*Data listing:*

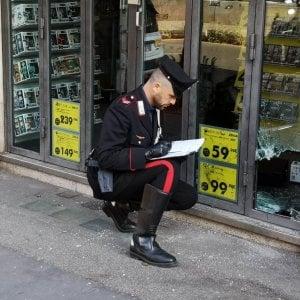Roma, si infila in un negozio da un buco e lo vedono i carabinieri: arrestato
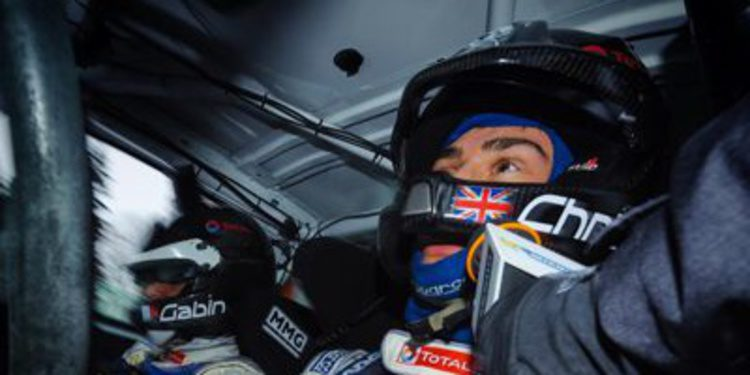 Chris Ingram se sube al Peugeot 205 T16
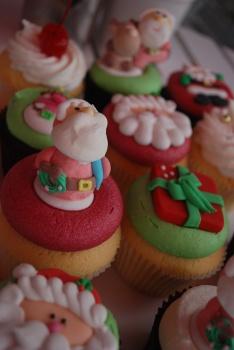 Cuupcake Parlour Christmas Cakes
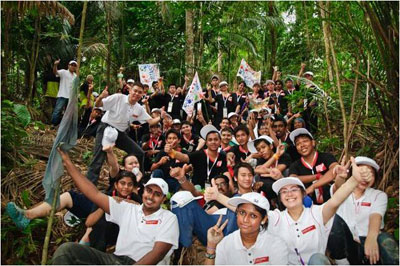 The HDF 2010 hopefuls in their jungle activity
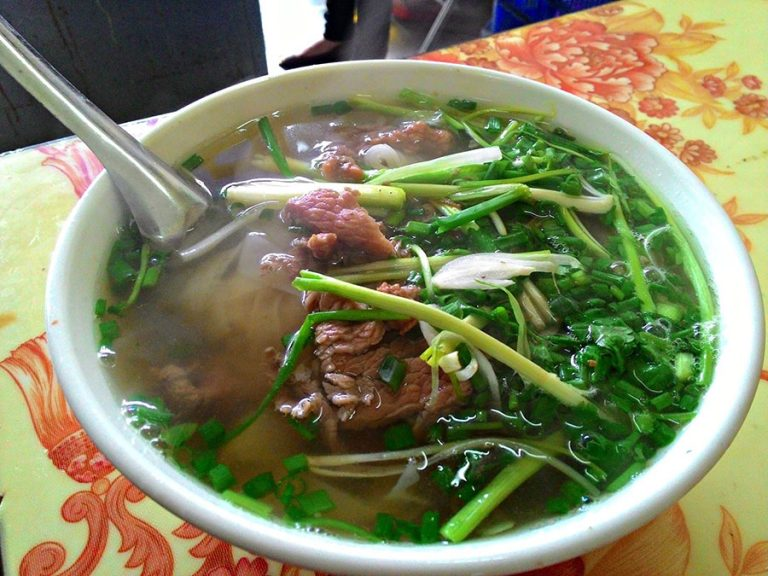 Must-Try Vietnamese Foods For The Health-Conscious Traveler
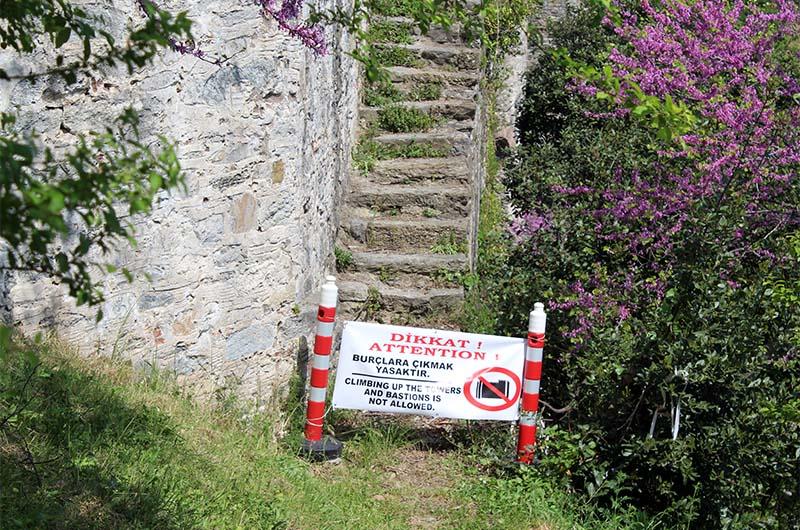 Подниматься на крепостные стены запрещено.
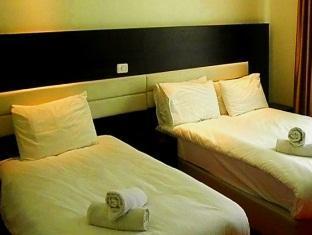 Commodore Hotel Jerusalem Jerusalem - Triple Room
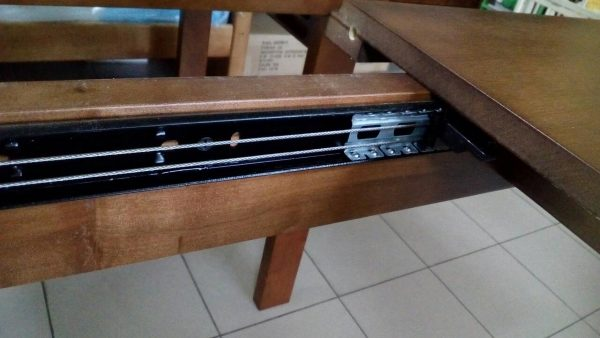 Стол обеденный деревянный Эконом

*Exercise details:*
Please reproduce exactly, and nothing more, the lines from the one containing "Chris Ingram se sube al Peugeot 205 T16" through the last line of the entries, both included; pictures stay out.

*Written answer:*
 Chris Ingram se sube al Peugeot 205 T16
 Cuupcake Parlour Christmas Cakes
 The HDF 2010 hopefuls in their jungle activity
 Must-Try Vietnamese Foods For The Health-Conscious Traveler
 Подниматься на крепостные стены запрещено.
 Commodore Hotel Jerusalem Jerusalem - Triple Room
 Стол обеденный деревянный Эконом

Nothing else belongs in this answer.